Residents still shaken 17 months after deadly cult massacre in Kenya
Seventeen months after one of the deadliest cult-related massacres ever, many in the Kenyan coastal town of Malindi area are still shaken despite repeated warnings about the church’s leader.
The remains of more than 430 victims have been recovered since police raided Good News International Church in a forest some 70 kilometers (43 miles) inland from Malindi.
The number of victims kept rising in this community off Kenya’s coastline where extremist evangelical leader Paul Mackenzie had instructed his followers to starve to death for the opportunity to meet Jesus.
Shukran Karisa Mangi always showed up drunk at work, where he dug up the bodies of doomsday cult members buried in shallow graves.
But the alcohol couldn’t numb his shock the morning he found the body of a close friend, whose neck had been twisted so severely that his head and torso faced opposite directions.
This violent death upset Mangi, who had already unearthed children’s bodies.
Mackenzie has pleaded not guilty to charges in the murders of 191 children, multiple counts of manslaughter and other crimes.
If convicted, he would spend the rest of his life in prison.
Some in Malindi who spoke to The Associated Press said Mackenzie’s confidence while in custody showed the wide-ranging power some evangelists project even as their teachings undermine government authority, break the law, or harm followers desperate for healing and other miracles.
Kenya, like much of East Africa, is dominated by Christians.
While many are Anglican or Catholic, evangelical Christianity has been spreading widely since the 1980s.
Many pastors style their ministries in the manner of successful U.S. televangelists, investing in broadcasting and advertising.
Many of Africa’s evangelical churches are run like sole proprietorships, without the guidance of trustee boards or laity.
Pastors are often unaccountable, deriving authority from their perceived ability to perform miracles or prophecies.
Some, like Mackenzie, can seem all-powerful.
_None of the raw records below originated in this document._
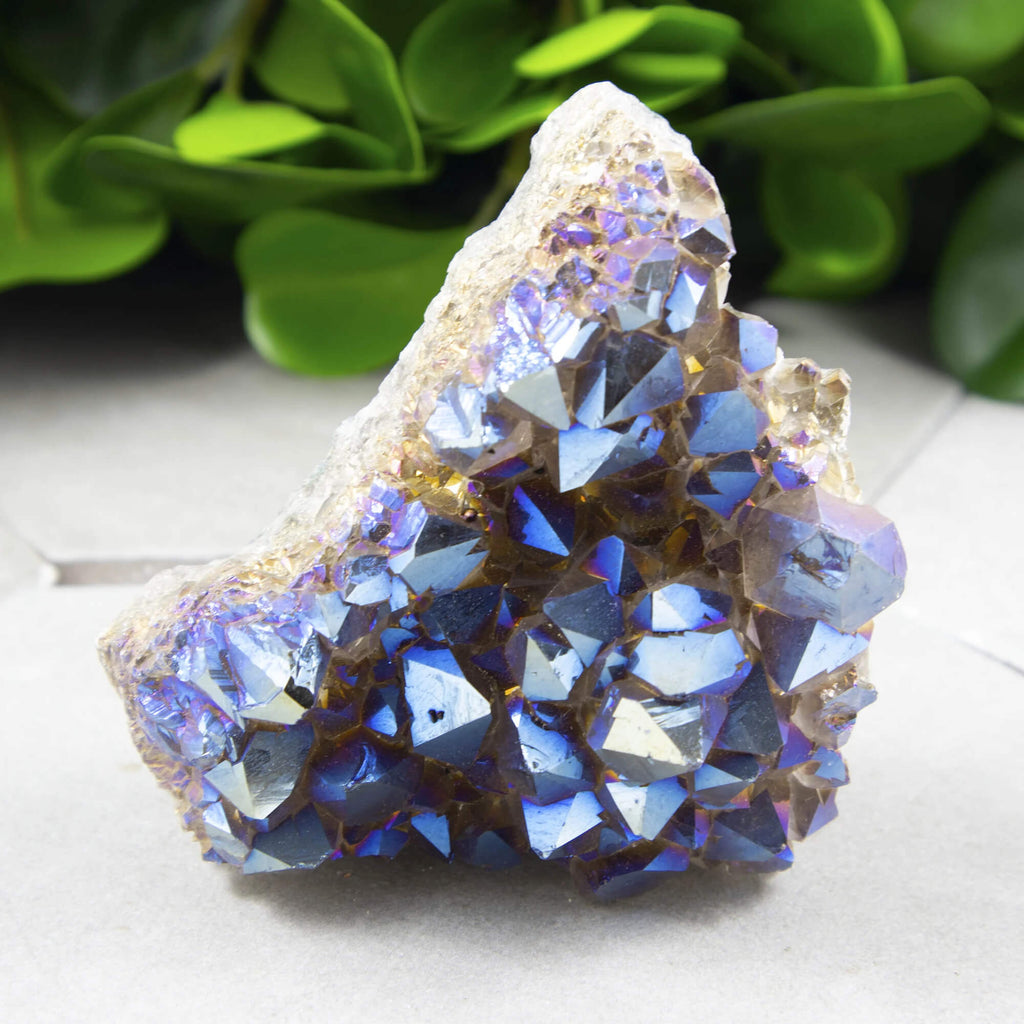 raw blue amethyst placed on a white surface with leaves background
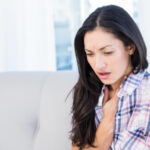 Woman coughing in pain: Lorenzo & Lorenzo Personal Injury Blog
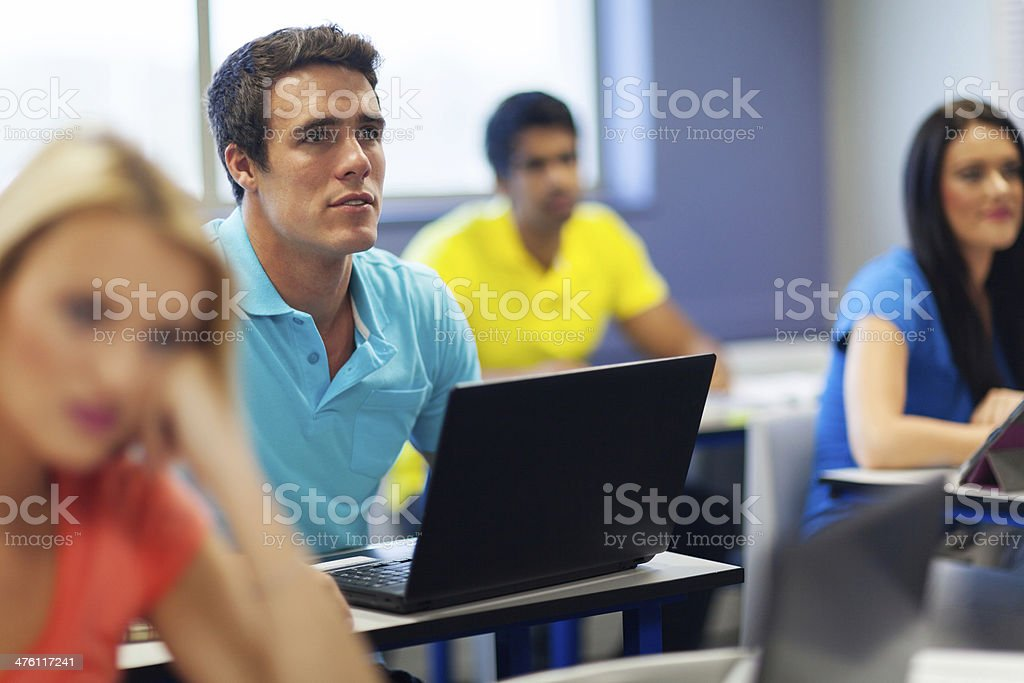 university students in lecture hall stock photo
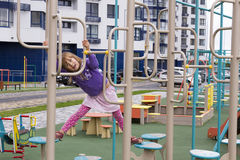 Cute smiling girl on a playground. Against the gray sky Stock Photo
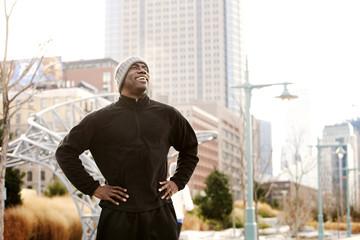Man taking break from running in city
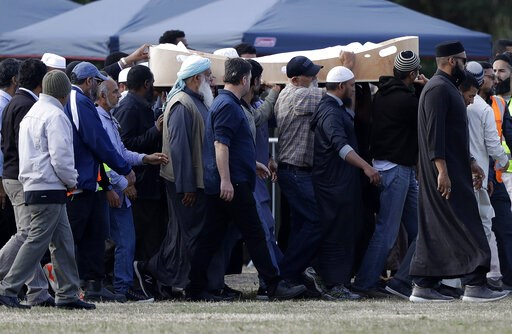 (AP Photo/Mark Baker). Mourners carry the body of a victim of the Friday, March 15, mosque shootings for burial at the Memorial Park Cemetery in Christchurch, New Zealand, Wednesday, March 20, 2019. New Zealand Police Commissioner Mike Bush says he bel...
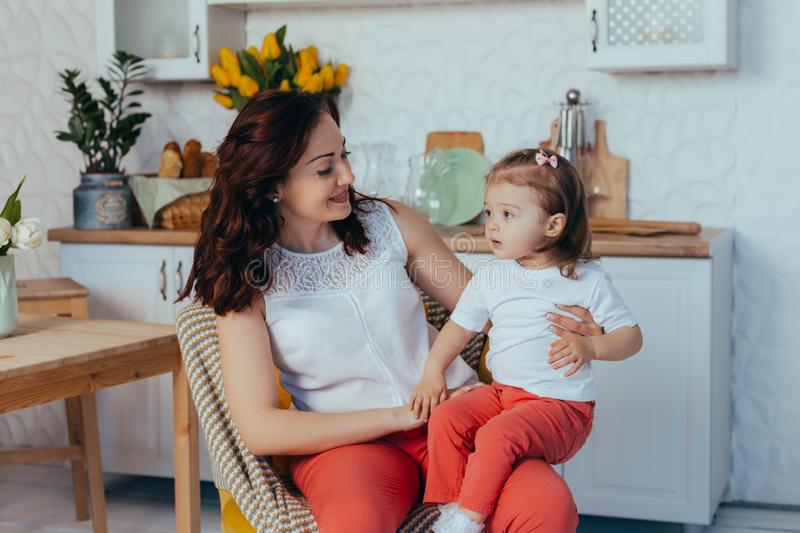 Mom and daughter in the kitchen royalty free stock photos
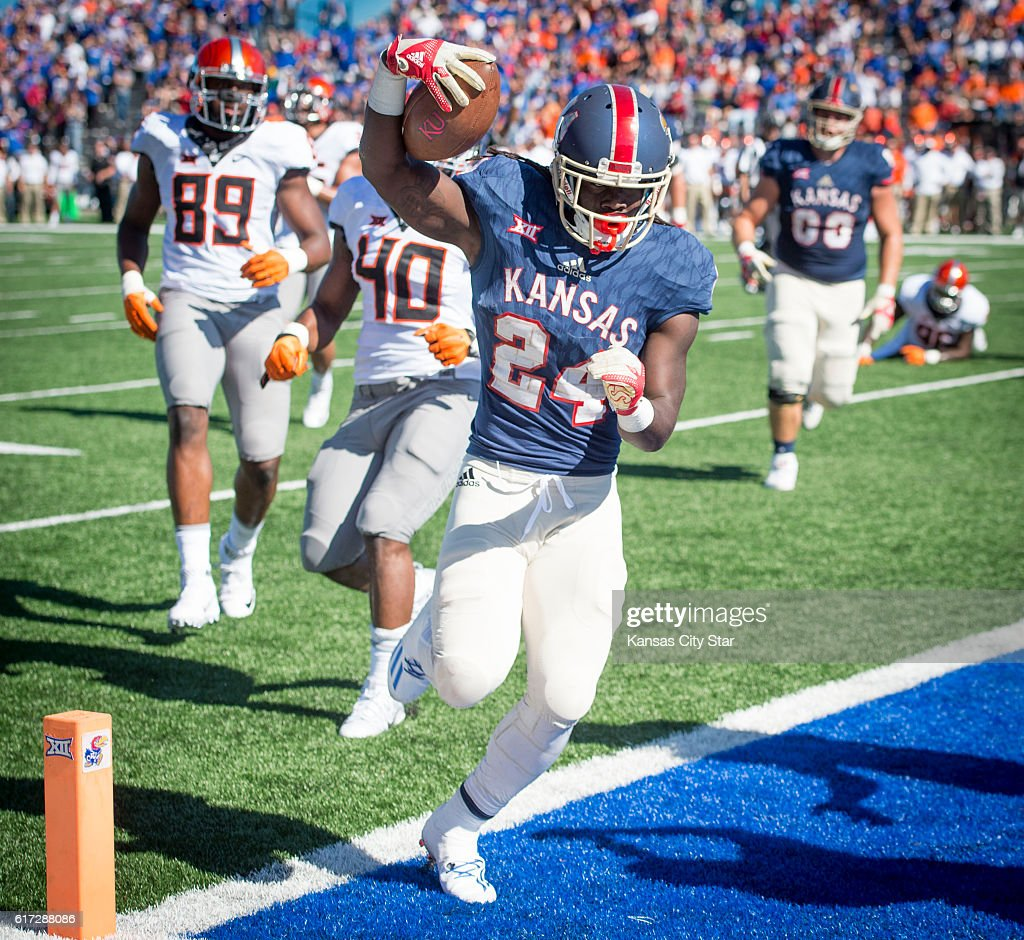 Kansas running back Taylor Martin (24) crosses the goal line to score the Jayhawks' only rushing touchdown of the game, in the third quarter against Oklahoma State at Memorial Stadium in Lawrence, Kan., on Saturday, Oct. 22, 2016. Oklahoma State won, 44-20.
Mackenzie, a former street vendor and cab driver with a high-school education, apprenticed with a Malindi preacher in the late 1990s.
There, in the laid-back tourist town, he opened his own church in 2003.
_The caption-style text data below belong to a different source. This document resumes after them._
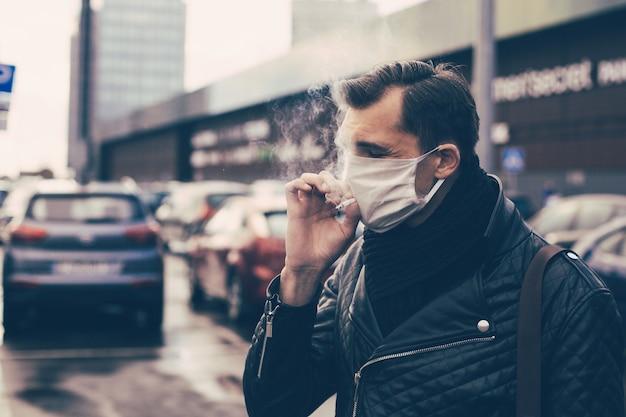 Закройте вверх. случайный мужчина курит стоя на улице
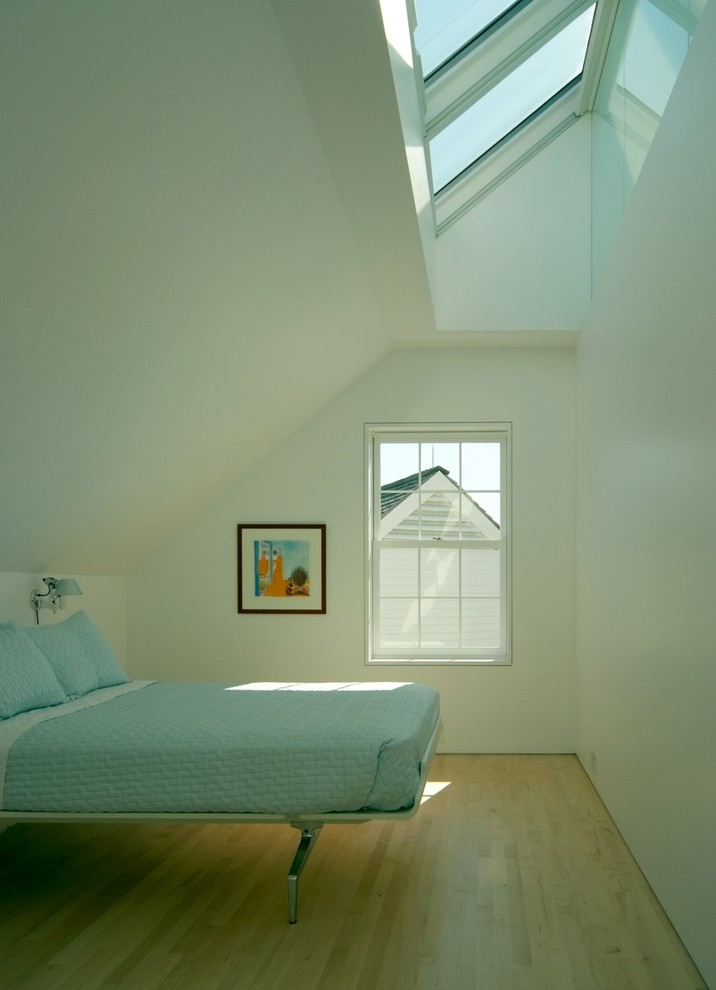 Example of a trendy medium tone wood floor bedroom design in Portland Maine with white walls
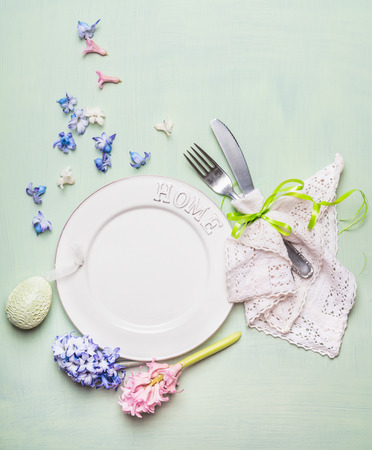 Easter  table place setting with blank plate, hyacinths flowers decoration, cutlery and decor egg on light green background, top view. Spring or Easter food concept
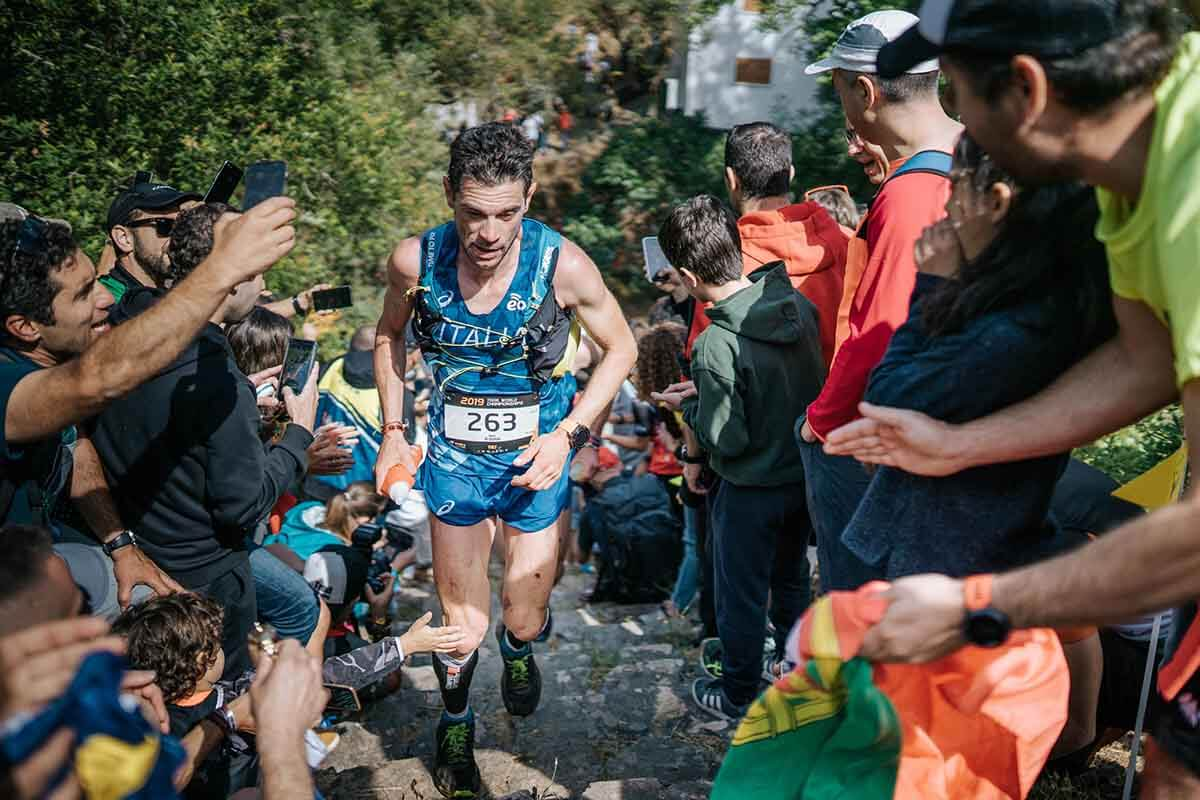 HOKA athlete Marco de Gasperi runs up a steep hill surrounded by supporters.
A charismatic preacher, he was said to perform miracles and exorcisms, and could be generous with his money.
His followers included teachers and policemen.
They came to Malindi from across Kenya, giving Mackenzie national prominence that spread the pain of the deaths across the country.
The first complaints against Mackenzie concerned his opposition to formal schooling and vaccination.
He was briefly detained in 2019 for opposing the government’s efforts to assign national identification numbers to Kenyans, saying the numbers were satanic.
“One thing that’s still puzzling, even at the moment, is he still talks with so much courage. … He feels like he did nothing wrong,” said Famau Mohamed, a sheikh in Malindi.
He closed his Malindi church premises later that year and urged his congregation to follow him to Shakahola, where he had leased 800 acres of forest where elephants and big cats roam.
Church members paid small sums to own plots in Shakahola, and were required to build houses and live in villages with biblical names like Nazareth, according to survivors.
Mackenzie grew more demanding, with people from different villages forbidden from communicating or gathering, said former church member Salama Masha.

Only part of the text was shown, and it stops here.